The space above you is fizzing with activity as bubbles of superhot gas constantly grow and pop around Earth, scientists announced today.

Astronomers found the activity up where Earth’s magnetic field meets a constant stream of particles flowing out from the Sun.

The newfound bubbles are technically called density holes. In them, gas density is 10 times lower. The gas in the bubbles is 18,000,000 Fahrenheit (10,000,000 Celsius) instead of the 180,000 degrees Fahrenheit of the surrounding hot gas, which is known as plasma.

The bubbles were found in data collected by the European Space Agency’s Cluster mission, a flotilla of four spacecraft. Researchers first thought they had an instrument glitch when the spacecrafts passed through bubbles.
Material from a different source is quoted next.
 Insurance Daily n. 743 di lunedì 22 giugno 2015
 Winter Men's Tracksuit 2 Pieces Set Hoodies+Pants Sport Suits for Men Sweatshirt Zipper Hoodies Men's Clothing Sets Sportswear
“Then I looked at the data from all four Cluster spacecraft. These anomalies were being observed simultaneously by all the spacecraft. That’s when I believed that they were real,” said George Parks, University of California, Berkeley.
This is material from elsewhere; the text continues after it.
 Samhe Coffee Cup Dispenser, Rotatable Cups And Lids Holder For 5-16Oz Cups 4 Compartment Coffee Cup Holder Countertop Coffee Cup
The bubbles expand to about 620 miles (1,000 kilometers) and probably last about 10 seconds before bursting and being replaced by the cooler, denser solar wind, Parks and his colleagues say.

It is not known for sure how the bubbles are created, but the researchers suspect it involves the solar wind colliding with the magnetic field, which forms a boundary called the bow shock. The phenomenon is similar to the wake formed by the front of a boat.
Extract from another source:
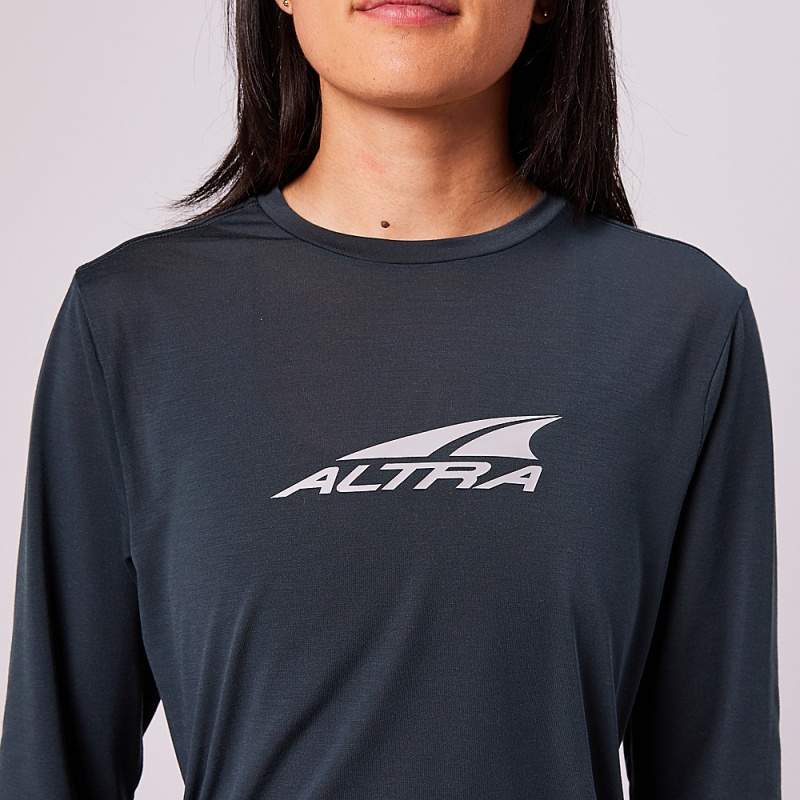 Camiseta Altra EVERYDAY PERFORMANCE LONG SLEEVE Feminino Pretas | AL1590M13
I think the whole planet is effervescing from global warming.



  1. Max Bell says:

    While space is commonly called a vacuum, in fact there is gas everywhere, albeit not as dense as the air you breathe.

    That was worth the price of admission, just to be disabused of that misconception. Dust in the vacuum of space, sure. Maybe even dustmites and cathair. But gas in any quantity? Nope.

    Global warming, though? Are you comparing space to, say, a hot tub after a few burritos?

  2. dingdong says:

    Sorry, Max. You may be right about the hot tub. Not about gas molecules in space.

    http://tinyurl.com/l7kyw

  3. Max Bell says:

    Well, even at only 15% of the visible matter in the galaxy, at least there’s SOME gas involved, even if its not breathable.

    (The idea of suffocation just gives me the willies for some reason)

  4. god says:

    Heh-heh, heh-heh. He said, “willies”.

  5. John Wofford says:

    The bubbles are created by large gaseous creatures swinging from hyper-string to hyper-string who tend to fart between strings.
    What we don’t know is so much more amazing than the sum total of all that we ( as a species) do know.

  6. Angel H. Wong says:

    Soooo… Anyone still thinks that the lunar landing was not a hoax?